Extracted records:

[Begin]

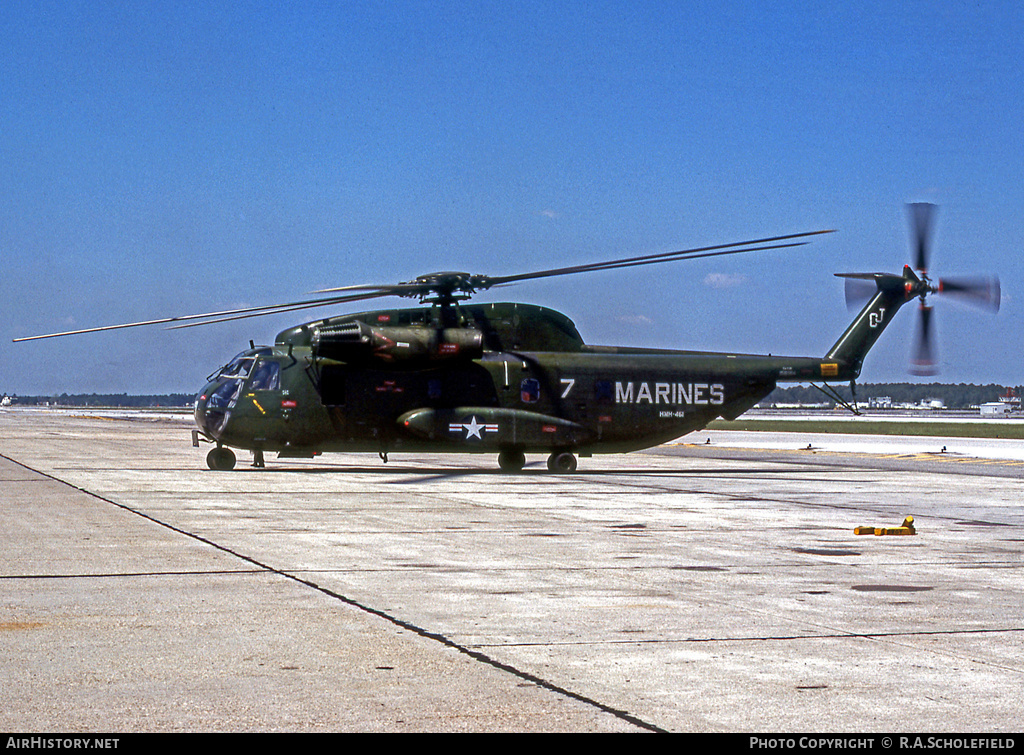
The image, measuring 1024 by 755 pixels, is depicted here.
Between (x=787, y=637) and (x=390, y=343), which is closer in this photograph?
(x=787, y=637)

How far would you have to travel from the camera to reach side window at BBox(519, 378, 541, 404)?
96.4 feet

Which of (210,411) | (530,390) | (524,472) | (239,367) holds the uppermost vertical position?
(239,367)

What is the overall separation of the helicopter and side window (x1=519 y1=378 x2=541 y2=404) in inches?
1.2

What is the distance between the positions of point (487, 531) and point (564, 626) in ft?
22.2

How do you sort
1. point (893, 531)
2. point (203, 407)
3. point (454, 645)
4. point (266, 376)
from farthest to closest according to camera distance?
point (203, 407)
point (266, 376)
point (893, 531)
point (454, 645)

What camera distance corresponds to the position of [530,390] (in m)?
29.4

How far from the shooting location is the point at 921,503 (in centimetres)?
2095

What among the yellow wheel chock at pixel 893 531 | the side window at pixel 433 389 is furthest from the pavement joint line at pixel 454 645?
the side window at pixel 433 389

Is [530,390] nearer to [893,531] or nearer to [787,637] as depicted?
[893,531]

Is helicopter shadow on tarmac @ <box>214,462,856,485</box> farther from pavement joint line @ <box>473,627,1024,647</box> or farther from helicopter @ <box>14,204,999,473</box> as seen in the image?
pavement joint line @ <box>473,627,1024,647</box>

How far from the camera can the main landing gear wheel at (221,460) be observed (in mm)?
28798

[End]

● Task to complete
Convert the lines of the items into a Markdown table with the columns "Row" and "Line", starting at the line that contains "Is [530,390] nearer" and continuing through the last line of the items. Leave out blank lines.

● Complete response
| Row | Line |
|---|---|
| 1 | Is [530,390] nearer to [893,531] or nearer to [787,637] as depicted? |
| 2 | [893,531] |
| 3 | Is helicopter shadow on tarmac @ <box>214,462,856,485</box> farther from pavement joint line @ <box>473,627,1024,647</box> or farther from helicopter @ <box>14,204,999,473</box> as seen in the image? |
| 4 | pavement joint line @ <box>473,627,1024,647</box> |
| 5 | How far from the camera can the main landing gear wheel at (221,460) be observed (in mm)? |
| 6 | 28798 |